Task
Format the rows as a Markdown table with the columns "No." and "Row text": begin at the line that contains "Based on this", stop after the line that contains "0.97 meters", number each line, and leave out the pictures and any blank lines.

══════

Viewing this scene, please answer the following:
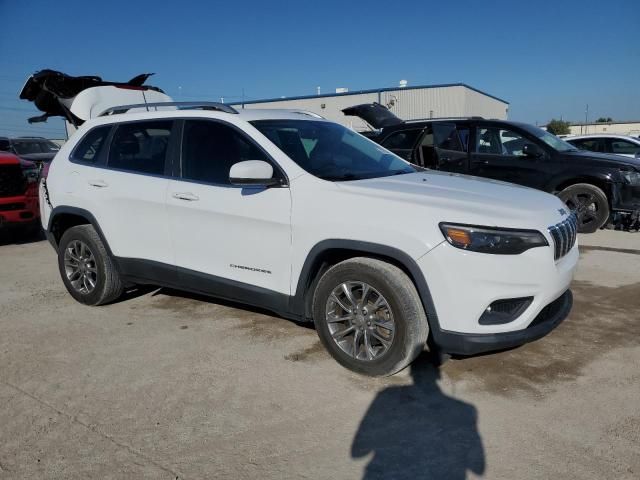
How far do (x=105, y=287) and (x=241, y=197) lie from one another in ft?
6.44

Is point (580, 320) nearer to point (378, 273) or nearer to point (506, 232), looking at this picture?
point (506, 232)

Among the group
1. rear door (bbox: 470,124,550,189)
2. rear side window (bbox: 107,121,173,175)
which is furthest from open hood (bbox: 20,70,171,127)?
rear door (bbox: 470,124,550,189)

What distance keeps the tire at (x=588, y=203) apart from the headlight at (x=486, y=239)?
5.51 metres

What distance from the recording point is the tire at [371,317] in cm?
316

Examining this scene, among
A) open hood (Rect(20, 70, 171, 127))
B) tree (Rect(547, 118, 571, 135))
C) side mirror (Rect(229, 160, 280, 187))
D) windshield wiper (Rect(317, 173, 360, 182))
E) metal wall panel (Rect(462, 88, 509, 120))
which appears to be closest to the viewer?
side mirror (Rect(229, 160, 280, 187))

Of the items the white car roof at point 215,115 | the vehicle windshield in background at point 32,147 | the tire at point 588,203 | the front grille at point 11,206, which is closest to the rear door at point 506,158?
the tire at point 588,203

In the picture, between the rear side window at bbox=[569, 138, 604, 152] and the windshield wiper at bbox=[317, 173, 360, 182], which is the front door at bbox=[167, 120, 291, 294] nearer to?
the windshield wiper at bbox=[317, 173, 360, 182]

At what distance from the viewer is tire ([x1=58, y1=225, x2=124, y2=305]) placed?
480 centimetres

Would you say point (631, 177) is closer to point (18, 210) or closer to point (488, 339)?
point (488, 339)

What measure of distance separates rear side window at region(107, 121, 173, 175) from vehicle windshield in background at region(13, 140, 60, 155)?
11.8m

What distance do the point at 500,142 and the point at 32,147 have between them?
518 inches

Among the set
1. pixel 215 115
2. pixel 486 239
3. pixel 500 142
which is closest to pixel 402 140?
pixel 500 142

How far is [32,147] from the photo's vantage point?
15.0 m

══════

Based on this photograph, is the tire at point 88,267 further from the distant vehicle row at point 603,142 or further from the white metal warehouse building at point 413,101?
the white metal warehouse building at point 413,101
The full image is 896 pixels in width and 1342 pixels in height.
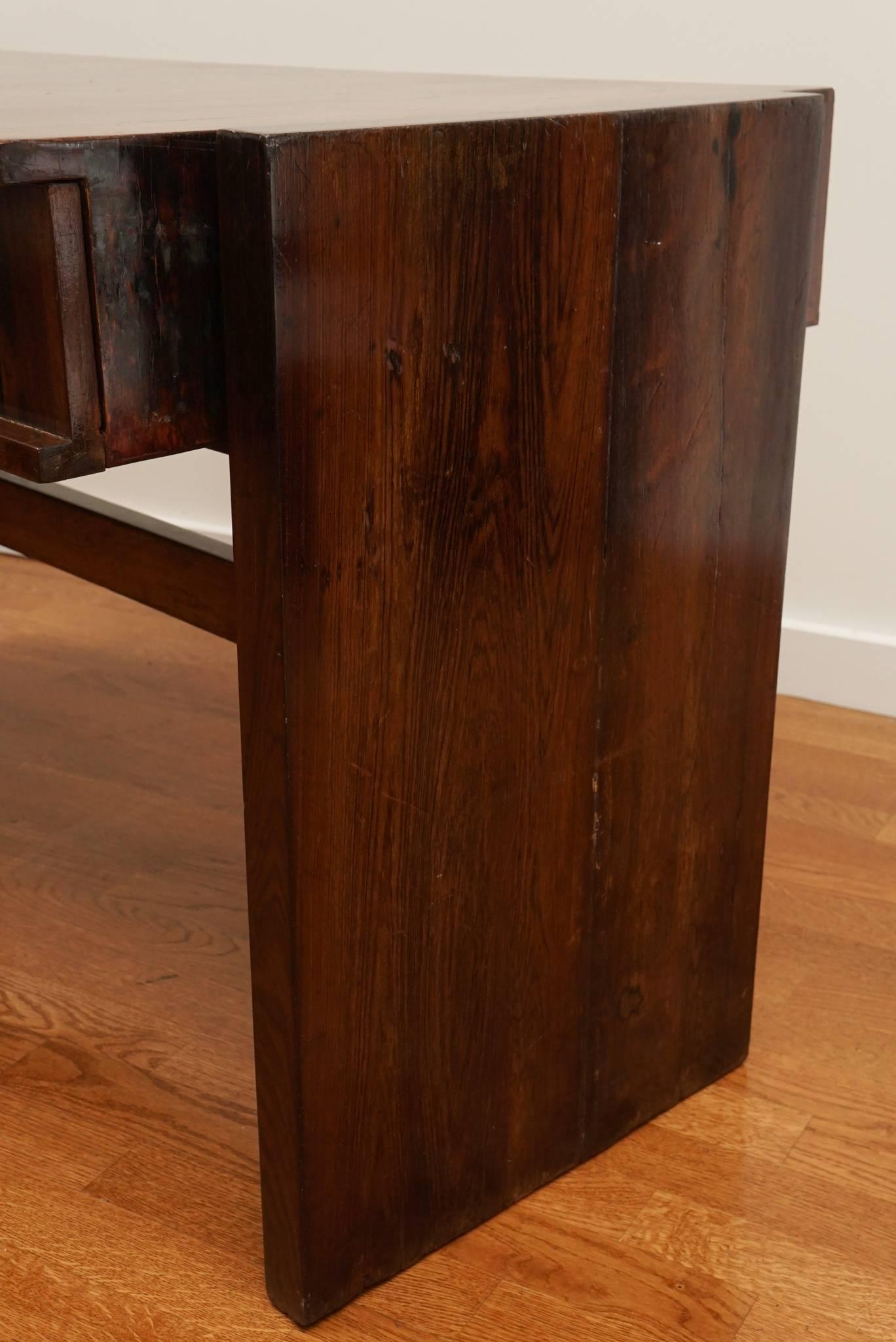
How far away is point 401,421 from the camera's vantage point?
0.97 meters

══════

Expected output
| No. | Row text |
|---|---|
| 1 | Based on this photograph, is the tire at point 88,267 further from the distant vehicle row at point 603,142 or further from the white metal warehouse building at point 413,101? |
| 2 | the white metal warehouse building at point 413,101 |
| 3 | The full image is 896 pixels in width and 1342 pixels in height. |
| 4 | How far away is point 401,421 from the camera's vantage point? |
| 5 | 0.97 meters |